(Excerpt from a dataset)
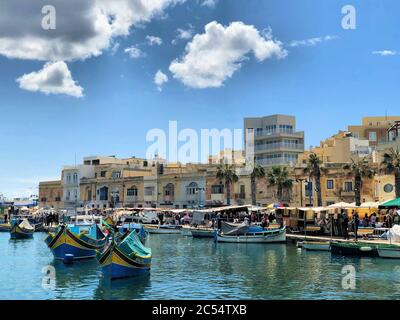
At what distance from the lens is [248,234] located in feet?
148

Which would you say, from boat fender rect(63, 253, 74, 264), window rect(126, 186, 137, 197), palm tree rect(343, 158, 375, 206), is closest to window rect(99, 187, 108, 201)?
window rect(126, 186, 137, 197)

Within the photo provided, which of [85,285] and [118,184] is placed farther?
[118,184]

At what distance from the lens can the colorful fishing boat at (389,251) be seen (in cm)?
3062

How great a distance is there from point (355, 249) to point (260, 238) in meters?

Exercise: Reproduce the listing above word for word, omitting the pictures.

The solution:
At what distance from the lens is [248,234] located in feet?
148

Which would you say, from boat fender rect(63, 253, 74, 264), window rect(126, 186, 137, 197), palm tree rect(343, 158, 375, 206), is closest to window rect(99, 187, 108, 201)?
window rect(126, 186, 137, 197)

Within the photo provided, which of [85,285] and [118,184] is placed farther?
[118,184]

At what distance from the lens can the colorful fishing boat at (389,251) be seen (in cm)?
3062

How great a distance is there from point (355, 249) to point (260, 238) in meters?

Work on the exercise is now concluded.